Obama, Health Insurers Clash On Public Plan
"President Obama made a detailed case on Tuesday for a new government-administered health insurance plan, but he did not rule out signing a bill that lacks such an option if he cannot win enough support from Democrats in Congress," The New York Times reports. "In a White House news conference, Mr. Obama dismissed as 'not logical' the suggestion that a public plan, which is intended to create more competition and therefore act as a brake on the rise of health insurance costs, would undermine the private insurance market. He argued that a government-run plan competing with private insurers would be an 'important tool to discipline insurance companies' and scoffed at complaints that it could drive some out of business."
Just hours before the President's news conference, the insurance industry "fired off a new broadside against proposals for a public insurance plan" with a letter to the Senate which said "Regardless of how it is initially structured, a government plan would use its built-in advantages to take over the health insurance market." When asked whether he would sign a bill without a public plan, Obama said "It's too early to say that. Right now, I will say that our position is that a public plan makes sense" (Zeleny and Pear, 6/23).
USA Today adds that "the back-and-forth represented a potential setback for Obama's goal of overhauling the nation's health care system - something insurers helped to scuttle 15 years ago under President Clinton with their national "Harry and Louise" advertising campaign." "Tuesday's sparring was some of the most direct in a year that began with bipartisan 'summits' at the White House" (Wolf and Jackson, 6/24).
In an interview with ABC News, President Obama acknowledged that "his thinking on the issue [of health care] has 'evolved.' He "says he could support a law mandating that individuals purchase health care coverage, with fines for those who do not, but he stressed that there must be some kind of waiver for those who are simply unable to afford it." During the campaign, Obama opposed individual mandates.

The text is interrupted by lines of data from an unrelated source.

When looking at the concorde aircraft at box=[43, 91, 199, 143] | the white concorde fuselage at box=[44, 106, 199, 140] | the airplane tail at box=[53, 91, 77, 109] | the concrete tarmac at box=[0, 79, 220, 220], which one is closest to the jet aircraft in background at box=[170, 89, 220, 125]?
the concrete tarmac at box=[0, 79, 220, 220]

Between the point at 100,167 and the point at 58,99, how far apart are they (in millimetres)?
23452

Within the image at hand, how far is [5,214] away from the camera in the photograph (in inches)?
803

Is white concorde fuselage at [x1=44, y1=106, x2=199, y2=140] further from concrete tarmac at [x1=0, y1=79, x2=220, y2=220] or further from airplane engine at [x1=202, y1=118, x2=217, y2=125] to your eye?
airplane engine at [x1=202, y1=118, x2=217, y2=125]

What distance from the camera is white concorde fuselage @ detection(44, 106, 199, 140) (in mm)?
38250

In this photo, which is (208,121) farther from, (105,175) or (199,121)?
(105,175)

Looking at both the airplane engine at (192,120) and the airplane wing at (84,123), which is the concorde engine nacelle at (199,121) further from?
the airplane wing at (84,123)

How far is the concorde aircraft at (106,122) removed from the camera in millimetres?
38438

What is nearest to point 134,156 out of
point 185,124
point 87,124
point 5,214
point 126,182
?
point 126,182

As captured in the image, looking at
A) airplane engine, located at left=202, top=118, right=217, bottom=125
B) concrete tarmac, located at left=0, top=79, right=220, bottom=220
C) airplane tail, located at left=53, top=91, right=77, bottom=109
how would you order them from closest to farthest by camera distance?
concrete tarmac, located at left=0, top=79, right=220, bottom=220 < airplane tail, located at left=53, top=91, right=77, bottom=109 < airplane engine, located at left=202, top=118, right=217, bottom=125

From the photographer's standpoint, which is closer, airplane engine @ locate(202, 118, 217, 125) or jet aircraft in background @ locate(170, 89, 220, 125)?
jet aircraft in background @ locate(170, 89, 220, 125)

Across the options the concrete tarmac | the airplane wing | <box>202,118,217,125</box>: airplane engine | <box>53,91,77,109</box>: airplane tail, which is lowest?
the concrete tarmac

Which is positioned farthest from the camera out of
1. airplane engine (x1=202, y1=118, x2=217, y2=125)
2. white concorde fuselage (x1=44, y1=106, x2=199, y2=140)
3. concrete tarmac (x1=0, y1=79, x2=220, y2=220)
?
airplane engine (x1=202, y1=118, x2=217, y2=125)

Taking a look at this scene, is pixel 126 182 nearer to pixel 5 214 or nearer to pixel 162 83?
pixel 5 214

"Obama would not say if he was open to taxing health benefits, but indicated that there was a breaking point in the balance sheets where he would say that the cost of reforming the system is too great for the federal government to handle. 'I think that if any reform that we get is not driving down costs in a serious way ... if people say, 'We're just going to add more people onto a hugely inefficient system,' then I will say no. Because -- we can't afford it,' he said." ABC will air a special on health care tonight at 10 p.m. (Sawyer, 6/24).
In other news, "A group that helped elect President Barack Obama is building a database of complaints from Americans about health care to help him push through an overhaul," The Wall Street Journal reports. "The strategy will test whether Organizing for America, an arm of the Democratic National Committee, can extend its influence beyond the election." The "story bank" is "an online collection of short stories people submitted chronicling their frustrations with American health care. It has organized the stories geographically, plotting them on a Google map, and is encouraging supporters to tell others the stories as a way of building support for the president's effort to provide near-universal health coverage and cut medical costs" (Adamy, 6/23).
Today, Obama will "meet with a bipartisan group of governors who co-hosted regional forums on health reform earlier this year. They include Democrats Jennifer Granholm of Michigan, Jim Doyle of Wisconsin and Christine Gregoire of Washington, and Republicans Jim Douglas of Vermont and Mike Rounds of South Dakota," the Associated Press reports (6/24).